▸ SOURCE TEXT
A blueprint for career strategies in product and design leadership.
⏰ Today in 5 Minutes or Less
Learn how Anshuman Kumar, former SVP of Design at Asana, drove $10M in annual recurring revenue by gamifying product optimization and owning the P&L.
The Evolution of Design Executive Anshuman Kumar
For many designers, the transition from practitioner to manager feels like a natural progression of craft. But for Anshuman Kumar, former SVP and Head of Design at Asana, the leap from manager to executive required a fundamental shift in perspective. It wasn't just about leading a team of 100+ designers; it was about shifting the "output" of design from pixels to business decisions to maximize design leadership and business ROI. As Anshuman shares in my book Leading by Design, becoming an executive meant moving beyond the screen to influence the company's financial trajectory.
In his career journey from Yahoo to Google and to the helm of Asana’s design org, Anshuman mastered a skill many design leaders struggle with: speaking the language of the business. This shift is essential for bridging the gap between UX and the bottom line.
One of the most profound realizations he had was the change in "time horizon." While a manager might focus on the following product cycle, an executive must look much further ahead; at Google, he lived six months in the future, but at Asana, his horizon moved to three years, allowing him to drive product optimization and gamification strategies that resulted in a staggering $10M revenue impact.

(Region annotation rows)
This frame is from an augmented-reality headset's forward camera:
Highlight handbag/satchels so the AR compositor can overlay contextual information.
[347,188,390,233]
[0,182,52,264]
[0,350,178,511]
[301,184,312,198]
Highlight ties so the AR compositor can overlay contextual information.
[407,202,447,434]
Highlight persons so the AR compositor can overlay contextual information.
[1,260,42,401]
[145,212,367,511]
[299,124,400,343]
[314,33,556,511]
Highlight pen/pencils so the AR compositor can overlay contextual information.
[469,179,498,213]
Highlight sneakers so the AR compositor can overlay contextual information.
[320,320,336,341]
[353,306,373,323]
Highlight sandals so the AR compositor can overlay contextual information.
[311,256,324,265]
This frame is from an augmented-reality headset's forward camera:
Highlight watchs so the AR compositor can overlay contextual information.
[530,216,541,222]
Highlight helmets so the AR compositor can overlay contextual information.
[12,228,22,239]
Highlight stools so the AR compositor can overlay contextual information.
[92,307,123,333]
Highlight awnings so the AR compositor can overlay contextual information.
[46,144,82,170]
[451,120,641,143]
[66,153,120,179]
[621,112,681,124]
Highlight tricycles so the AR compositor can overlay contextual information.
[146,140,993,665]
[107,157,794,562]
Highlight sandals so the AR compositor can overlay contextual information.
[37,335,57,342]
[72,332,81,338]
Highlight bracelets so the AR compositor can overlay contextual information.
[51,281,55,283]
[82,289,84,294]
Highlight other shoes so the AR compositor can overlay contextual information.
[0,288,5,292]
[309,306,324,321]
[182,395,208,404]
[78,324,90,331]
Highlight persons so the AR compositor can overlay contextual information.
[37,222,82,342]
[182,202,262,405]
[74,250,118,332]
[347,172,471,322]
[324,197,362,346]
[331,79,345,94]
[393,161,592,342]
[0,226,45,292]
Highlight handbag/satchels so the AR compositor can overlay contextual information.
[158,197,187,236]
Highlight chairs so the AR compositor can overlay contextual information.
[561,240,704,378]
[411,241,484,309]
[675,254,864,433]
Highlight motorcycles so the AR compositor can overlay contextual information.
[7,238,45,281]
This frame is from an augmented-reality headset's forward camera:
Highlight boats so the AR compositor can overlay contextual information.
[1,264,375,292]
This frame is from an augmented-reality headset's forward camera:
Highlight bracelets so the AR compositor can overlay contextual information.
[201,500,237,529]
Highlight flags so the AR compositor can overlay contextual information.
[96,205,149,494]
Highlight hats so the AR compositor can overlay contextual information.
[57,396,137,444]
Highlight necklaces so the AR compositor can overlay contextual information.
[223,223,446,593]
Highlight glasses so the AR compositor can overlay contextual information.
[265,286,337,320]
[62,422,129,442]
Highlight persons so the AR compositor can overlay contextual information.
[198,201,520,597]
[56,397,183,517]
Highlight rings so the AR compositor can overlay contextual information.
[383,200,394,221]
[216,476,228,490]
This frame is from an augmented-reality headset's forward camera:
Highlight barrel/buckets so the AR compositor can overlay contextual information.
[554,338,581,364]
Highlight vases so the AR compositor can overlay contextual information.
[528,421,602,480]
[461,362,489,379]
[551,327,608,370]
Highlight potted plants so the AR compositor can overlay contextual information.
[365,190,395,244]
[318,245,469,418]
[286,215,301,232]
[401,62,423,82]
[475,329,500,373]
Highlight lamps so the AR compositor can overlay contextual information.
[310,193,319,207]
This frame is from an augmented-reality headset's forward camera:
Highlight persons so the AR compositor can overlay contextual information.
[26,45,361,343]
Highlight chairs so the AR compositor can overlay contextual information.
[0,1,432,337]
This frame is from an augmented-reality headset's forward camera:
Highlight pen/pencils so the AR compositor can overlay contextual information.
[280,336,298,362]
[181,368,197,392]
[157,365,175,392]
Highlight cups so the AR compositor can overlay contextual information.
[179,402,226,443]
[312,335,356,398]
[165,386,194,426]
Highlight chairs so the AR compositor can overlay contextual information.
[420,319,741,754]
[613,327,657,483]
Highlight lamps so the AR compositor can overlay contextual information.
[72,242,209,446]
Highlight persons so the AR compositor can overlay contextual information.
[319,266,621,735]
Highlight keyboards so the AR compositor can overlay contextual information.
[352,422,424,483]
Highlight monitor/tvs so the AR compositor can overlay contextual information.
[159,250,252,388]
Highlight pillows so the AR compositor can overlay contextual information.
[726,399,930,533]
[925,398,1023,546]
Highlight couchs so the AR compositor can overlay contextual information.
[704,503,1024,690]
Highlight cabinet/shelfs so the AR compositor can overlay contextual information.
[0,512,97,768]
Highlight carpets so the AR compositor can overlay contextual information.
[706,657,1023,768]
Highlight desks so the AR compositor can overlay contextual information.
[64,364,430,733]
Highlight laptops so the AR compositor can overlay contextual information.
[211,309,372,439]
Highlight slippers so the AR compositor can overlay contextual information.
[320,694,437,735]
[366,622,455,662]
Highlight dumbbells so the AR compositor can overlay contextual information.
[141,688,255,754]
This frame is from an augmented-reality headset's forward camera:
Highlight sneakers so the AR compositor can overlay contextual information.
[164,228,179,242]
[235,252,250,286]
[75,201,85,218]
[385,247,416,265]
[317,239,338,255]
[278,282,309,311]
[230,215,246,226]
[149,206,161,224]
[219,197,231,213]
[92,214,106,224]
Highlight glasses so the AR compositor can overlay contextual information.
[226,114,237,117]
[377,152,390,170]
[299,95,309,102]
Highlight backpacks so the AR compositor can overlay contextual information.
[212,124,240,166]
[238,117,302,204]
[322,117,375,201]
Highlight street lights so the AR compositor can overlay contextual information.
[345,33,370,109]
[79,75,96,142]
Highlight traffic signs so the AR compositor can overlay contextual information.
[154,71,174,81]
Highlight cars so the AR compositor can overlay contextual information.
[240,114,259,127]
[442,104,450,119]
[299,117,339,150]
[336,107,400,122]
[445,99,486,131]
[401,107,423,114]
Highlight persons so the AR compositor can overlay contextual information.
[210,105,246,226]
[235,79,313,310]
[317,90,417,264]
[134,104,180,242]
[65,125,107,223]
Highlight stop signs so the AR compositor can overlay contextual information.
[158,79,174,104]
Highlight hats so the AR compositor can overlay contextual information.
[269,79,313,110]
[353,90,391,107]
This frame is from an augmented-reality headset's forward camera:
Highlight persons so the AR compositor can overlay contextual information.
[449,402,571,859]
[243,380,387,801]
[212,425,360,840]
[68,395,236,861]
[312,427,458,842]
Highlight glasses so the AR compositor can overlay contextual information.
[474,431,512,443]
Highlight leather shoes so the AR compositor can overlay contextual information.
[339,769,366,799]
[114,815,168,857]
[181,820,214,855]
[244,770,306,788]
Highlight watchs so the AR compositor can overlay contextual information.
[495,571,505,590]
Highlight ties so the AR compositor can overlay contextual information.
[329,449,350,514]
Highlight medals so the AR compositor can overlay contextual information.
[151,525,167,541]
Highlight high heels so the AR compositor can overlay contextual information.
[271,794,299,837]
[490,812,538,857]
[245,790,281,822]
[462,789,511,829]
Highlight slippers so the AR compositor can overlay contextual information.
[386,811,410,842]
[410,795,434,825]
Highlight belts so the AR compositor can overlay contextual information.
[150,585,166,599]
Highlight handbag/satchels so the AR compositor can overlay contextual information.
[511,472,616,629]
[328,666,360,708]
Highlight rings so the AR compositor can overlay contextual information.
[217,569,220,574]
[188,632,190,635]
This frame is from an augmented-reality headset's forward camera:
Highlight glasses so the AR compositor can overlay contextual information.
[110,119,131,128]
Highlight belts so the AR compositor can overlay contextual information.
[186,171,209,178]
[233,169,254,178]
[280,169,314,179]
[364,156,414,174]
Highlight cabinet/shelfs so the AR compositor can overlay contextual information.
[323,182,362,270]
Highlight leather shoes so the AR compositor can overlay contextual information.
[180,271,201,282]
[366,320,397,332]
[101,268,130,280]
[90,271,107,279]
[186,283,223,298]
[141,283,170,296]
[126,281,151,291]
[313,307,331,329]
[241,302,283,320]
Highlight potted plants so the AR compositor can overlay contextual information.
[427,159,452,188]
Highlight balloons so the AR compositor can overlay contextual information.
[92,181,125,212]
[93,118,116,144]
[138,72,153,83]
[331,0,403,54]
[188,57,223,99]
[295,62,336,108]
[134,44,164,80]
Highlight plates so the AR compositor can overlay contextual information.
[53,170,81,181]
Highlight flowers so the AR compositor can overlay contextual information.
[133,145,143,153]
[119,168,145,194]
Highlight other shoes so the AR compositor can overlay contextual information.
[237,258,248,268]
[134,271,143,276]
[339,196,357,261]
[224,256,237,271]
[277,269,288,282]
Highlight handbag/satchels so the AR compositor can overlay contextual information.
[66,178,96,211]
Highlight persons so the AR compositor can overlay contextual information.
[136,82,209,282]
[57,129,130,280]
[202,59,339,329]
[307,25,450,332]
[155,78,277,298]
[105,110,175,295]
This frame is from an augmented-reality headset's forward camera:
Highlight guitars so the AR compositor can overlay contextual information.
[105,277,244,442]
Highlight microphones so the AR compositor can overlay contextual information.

▸ WHAT THIS EXERCISE ASKS
A: Decide whether each statement agrees with the Anshuman Kumar article, answering yes or no and quoting the words that settle it: (i) Kumar led a team of more than 100 designers. (ii) At Google, his time horizon was three years. (iii) His career took him from Yahoo to Google and then to Asana.
B: Rewrite the part of the Anshuman Kumar article that opens with "The Evolution of" and closes with "company's financial trajectory.", putting "individual contributor" in place of "practitioner".
Rely only on the Anshuman Kumar article for everything that comes after it.

▸ RESULTS
A:
(i) Yes: "leading a team of 100+ designers"
(ii) No: "at Google, he lived six months in the future, but at Asana, his horizon moved to three years"
(iii) Yes: "from Yahoo to Google and to the helm of Asana’s design org"

B:
The Evolution of Design Executive Anshuman Kumar
For many designers, the transition from individual contributor to manager feels like a natural progression of craft. But for Anshuman Kumar, former SVP and Head of Design at Asana, the leap from manager to executive required a fundamental shift in perspective. It wasn't just about leading a team of 100+ designers; it was about shifting the "output" of design from pixels to business decisions to maximize design leadership and business ROI. As Anshuman shares in my book Leading by Design, becoming an executive meant moving beyond the screen to influence the company's financial trajectory.